==== RECORDS TO PROCESS

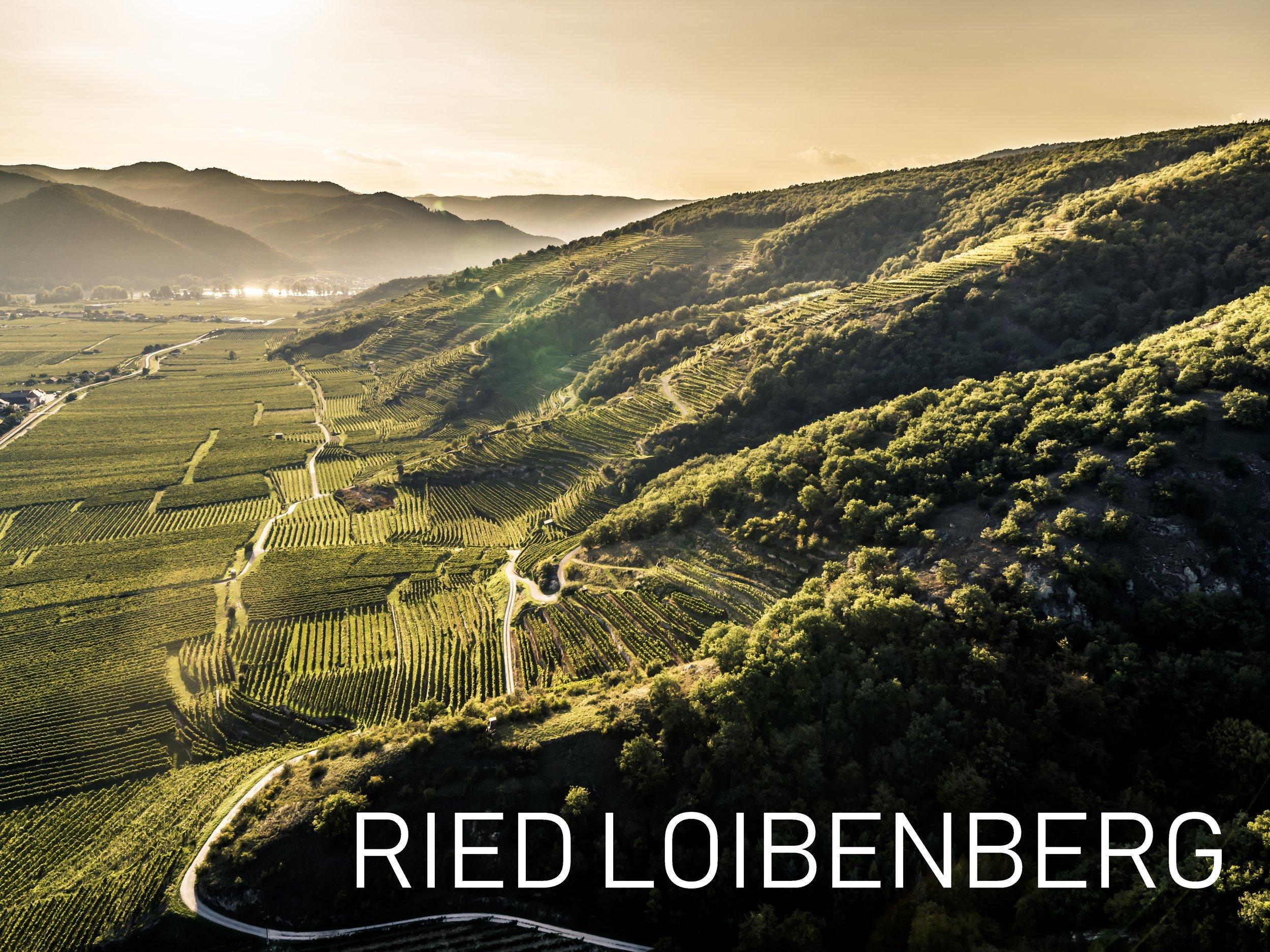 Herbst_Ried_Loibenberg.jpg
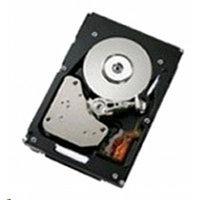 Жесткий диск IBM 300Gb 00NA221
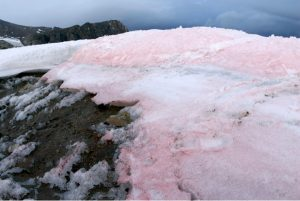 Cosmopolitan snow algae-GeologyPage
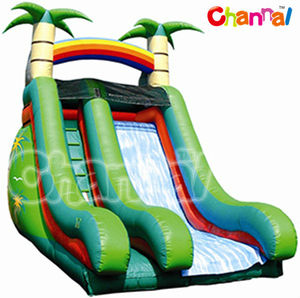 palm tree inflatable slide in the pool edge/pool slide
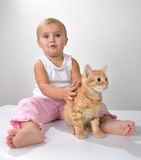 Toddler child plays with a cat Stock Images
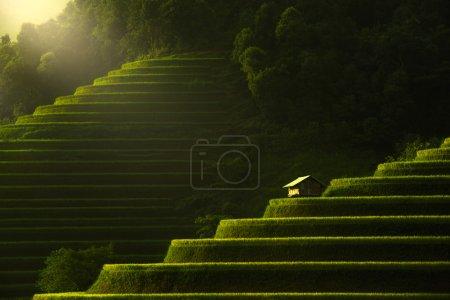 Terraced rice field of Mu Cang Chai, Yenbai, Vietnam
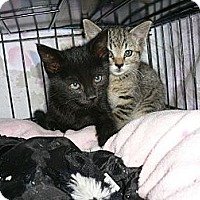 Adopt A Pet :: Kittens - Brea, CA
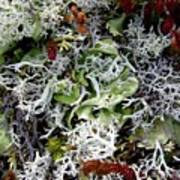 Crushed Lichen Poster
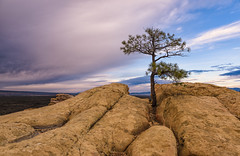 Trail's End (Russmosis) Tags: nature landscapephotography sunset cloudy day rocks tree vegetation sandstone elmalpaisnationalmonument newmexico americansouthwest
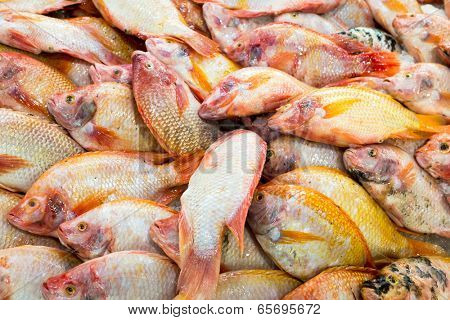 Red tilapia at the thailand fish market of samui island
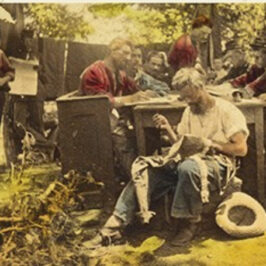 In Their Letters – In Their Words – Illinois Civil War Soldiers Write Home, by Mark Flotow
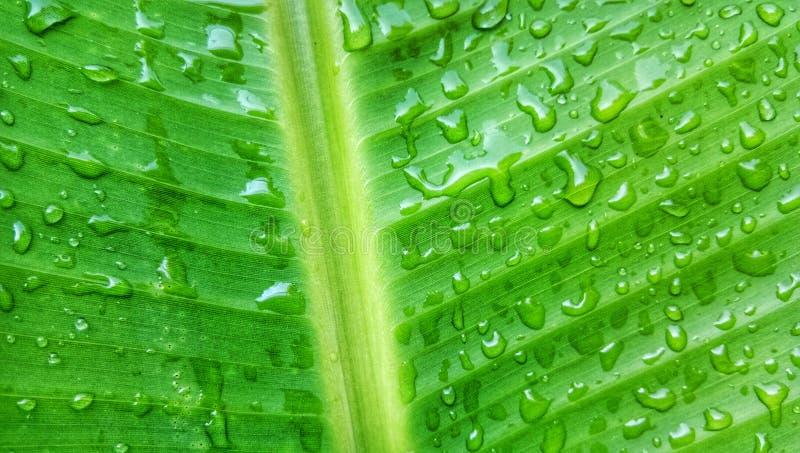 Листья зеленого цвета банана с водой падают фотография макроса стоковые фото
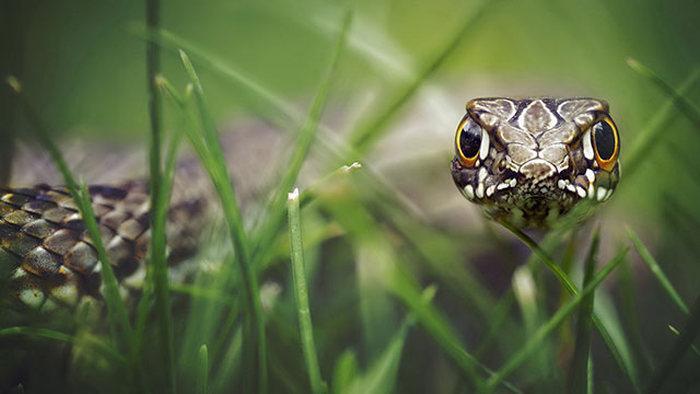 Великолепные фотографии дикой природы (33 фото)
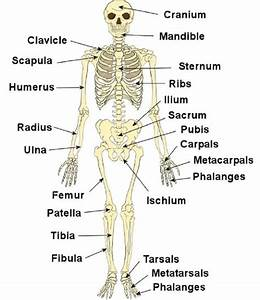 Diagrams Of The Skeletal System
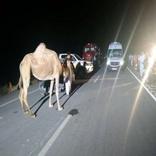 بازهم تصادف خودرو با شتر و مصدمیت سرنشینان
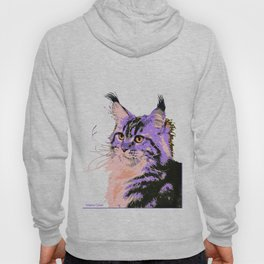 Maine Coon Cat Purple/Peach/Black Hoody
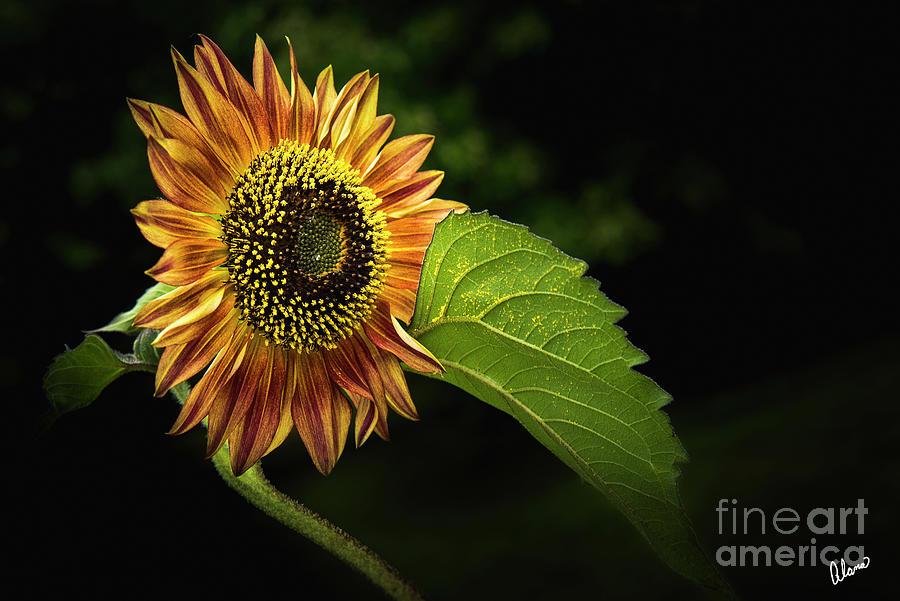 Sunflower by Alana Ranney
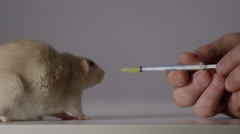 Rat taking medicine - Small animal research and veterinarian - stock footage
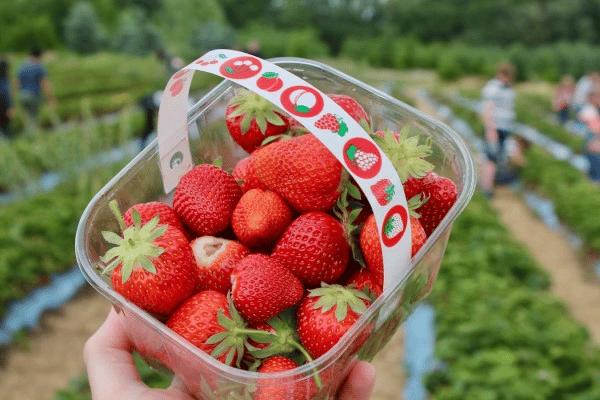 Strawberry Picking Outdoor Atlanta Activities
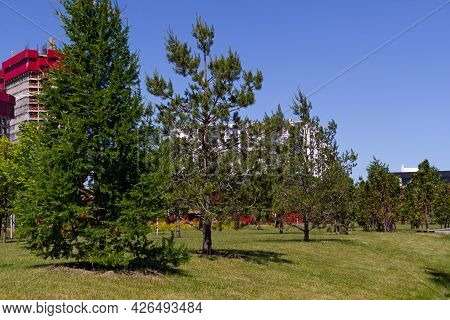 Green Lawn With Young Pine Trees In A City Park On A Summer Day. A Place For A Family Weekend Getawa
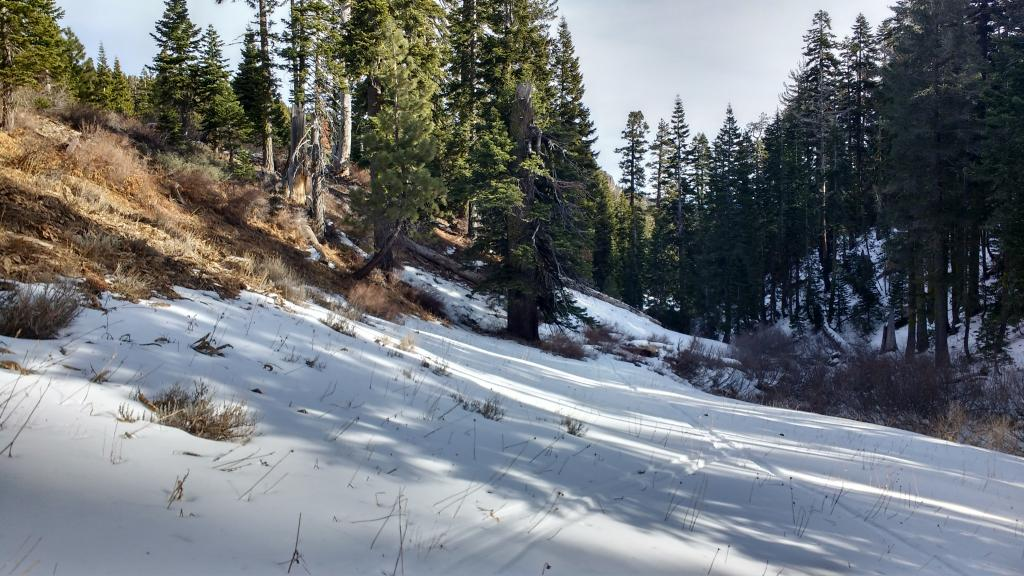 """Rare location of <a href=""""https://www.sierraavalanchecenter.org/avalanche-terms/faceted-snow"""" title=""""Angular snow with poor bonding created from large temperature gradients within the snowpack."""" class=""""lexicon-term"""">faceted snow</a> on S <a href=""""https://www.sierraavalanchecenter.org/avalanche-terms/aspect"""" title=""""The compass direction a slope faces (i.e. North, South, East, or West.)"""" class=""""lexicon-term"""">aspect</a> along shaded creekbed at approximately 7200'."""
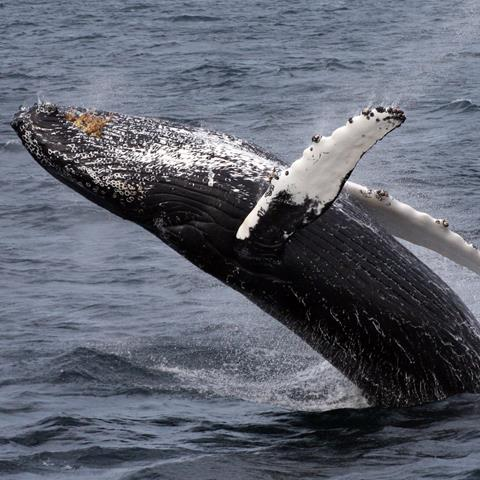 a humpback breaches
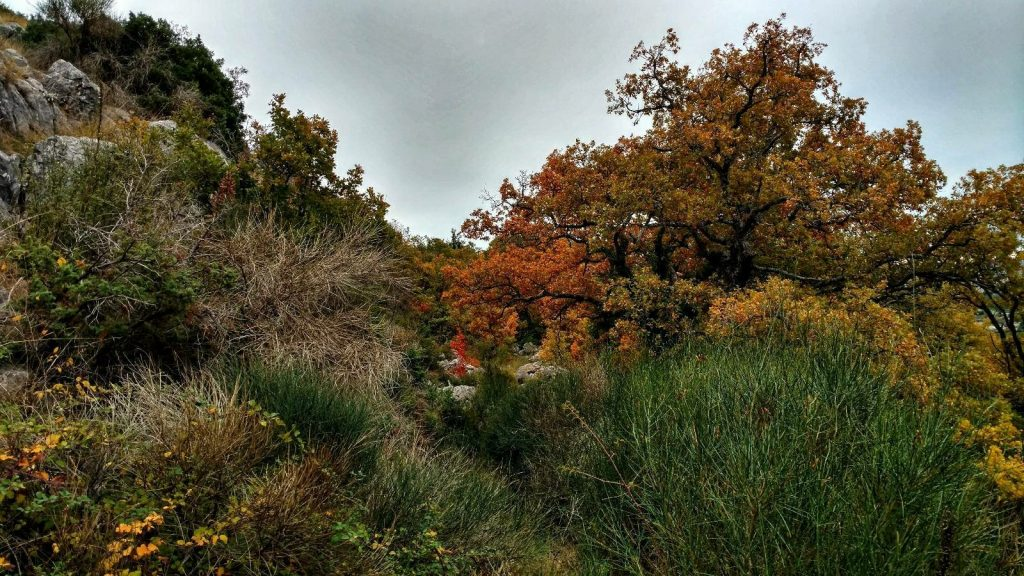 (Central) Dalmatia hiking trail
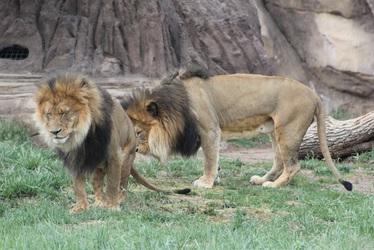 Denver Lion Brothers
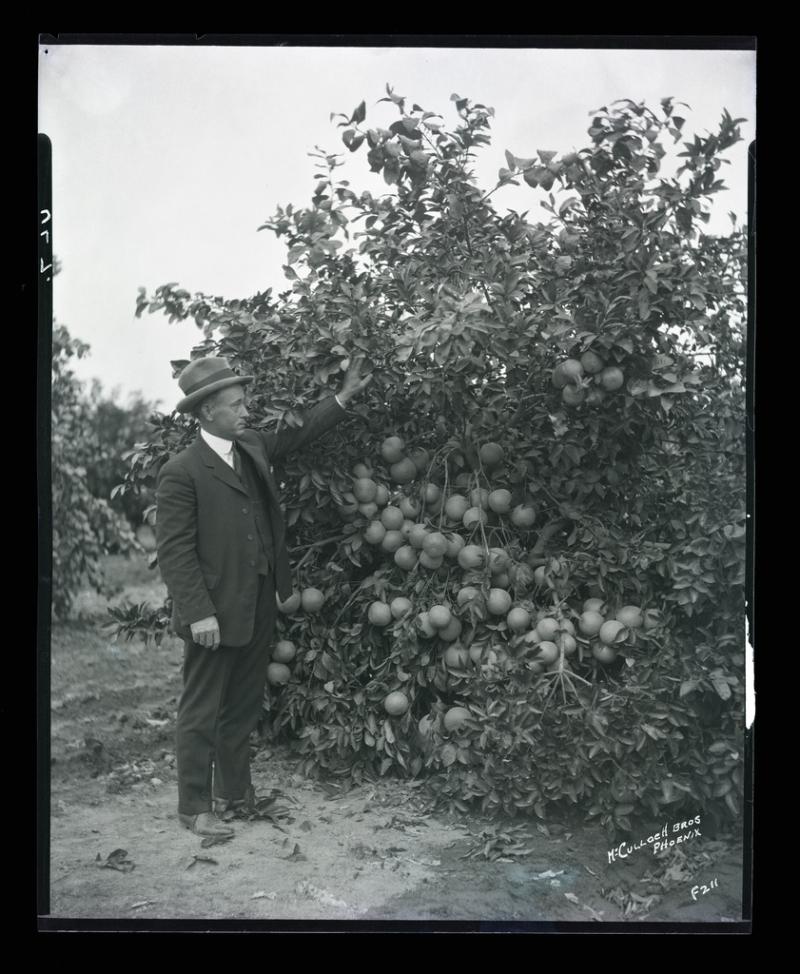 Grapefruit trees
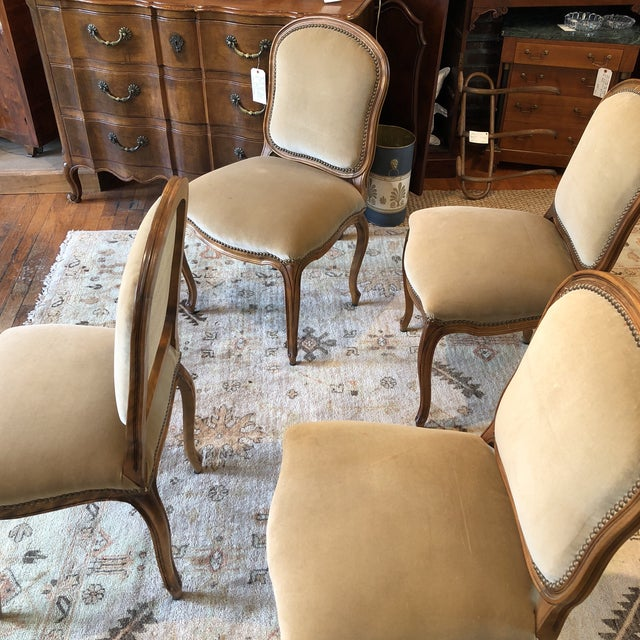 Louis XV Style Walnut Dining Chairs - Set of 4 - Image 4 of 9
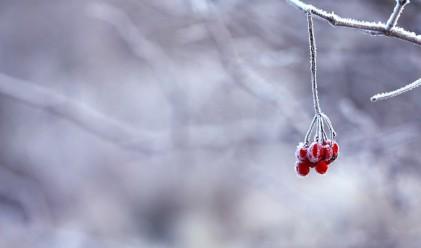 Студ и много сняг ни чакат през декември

========

WHAT IS NEEDED
Write out the data in full and exactly as given, though without the images.

FINISHED EXERCISE
 Herbst_Ried_Loibenberg.jpg
 Жесткий диск IBM 300Gb 00NA221
 Cosmopolitan snow algae-GeologyPage
 palm tree inflatable slide in the pool edge/pool slide
 Toddler child plays with a cat Stock Images
 Terraced rice field of Mu Cang Chai, Yenbai, Vietnam
 Adopt A Pet :: Kittens - Brea, CA
 Crushed Lichen Poster
 Trail's End (Russmosis) Tags: nature landscapephotography sunset cloudy day rocks tree vegetation sandstone elmalpaisnationalmonument newmexico americansouthwest
 Red tilapia at the thailand fish market of samui island
 In Their Letters – In Their Words – Illinois Civil War Soldiers Write Home, by Mark Flotow
 Листья зеленого цвета банана с водой падают фотография макроса стоковые фото
 Великолепные фотографии дикой природы (33 фото)
 Diagrams Of The Skeletal System
 بازهم تصادف خودرو با شتر و مصدمیت سرنشینان
 Maine Coon Cat Purple/Peach/Black Hoody
 Sunflower by Alana Ranney
 Rat taking medicine - Small animal research and veterinarian - stock footage
 Strawberry Picking Outdoor Atlanta Activities
 Green Lawn With Young Pine Trees In A City Park On A Summer Day. A Place For A Family Weekend Getawa
 """Rare location of <a href=""""https://www.sierraavalanchecenter.org/avalanche-terms/faceted-snow"""" title=""""Angular snow with poor bonding created from large temperature gradients within the snowpack."""" class=""""lexicon-term"""">faceted snow</a> on S <a href=""""https://www.sierraavalanchecenter.org/avalanche-terms/aspect"""" title=""""The compass direction a slope faces (i.e. North, South, East, or West.)"""" class=""""lexicon-term"""">aspect</a> along shaded creekbed at approximately 7200'."""
 a humpback breaches
 (Central) Dalmatia hiking trail
 Denver Lion Brothers
 Grapefruit trees
 Louis XV Style Walnut Dining Chairs - Set of 4 - Image 4 of 9
 Студ и много сняг ни чакат през декември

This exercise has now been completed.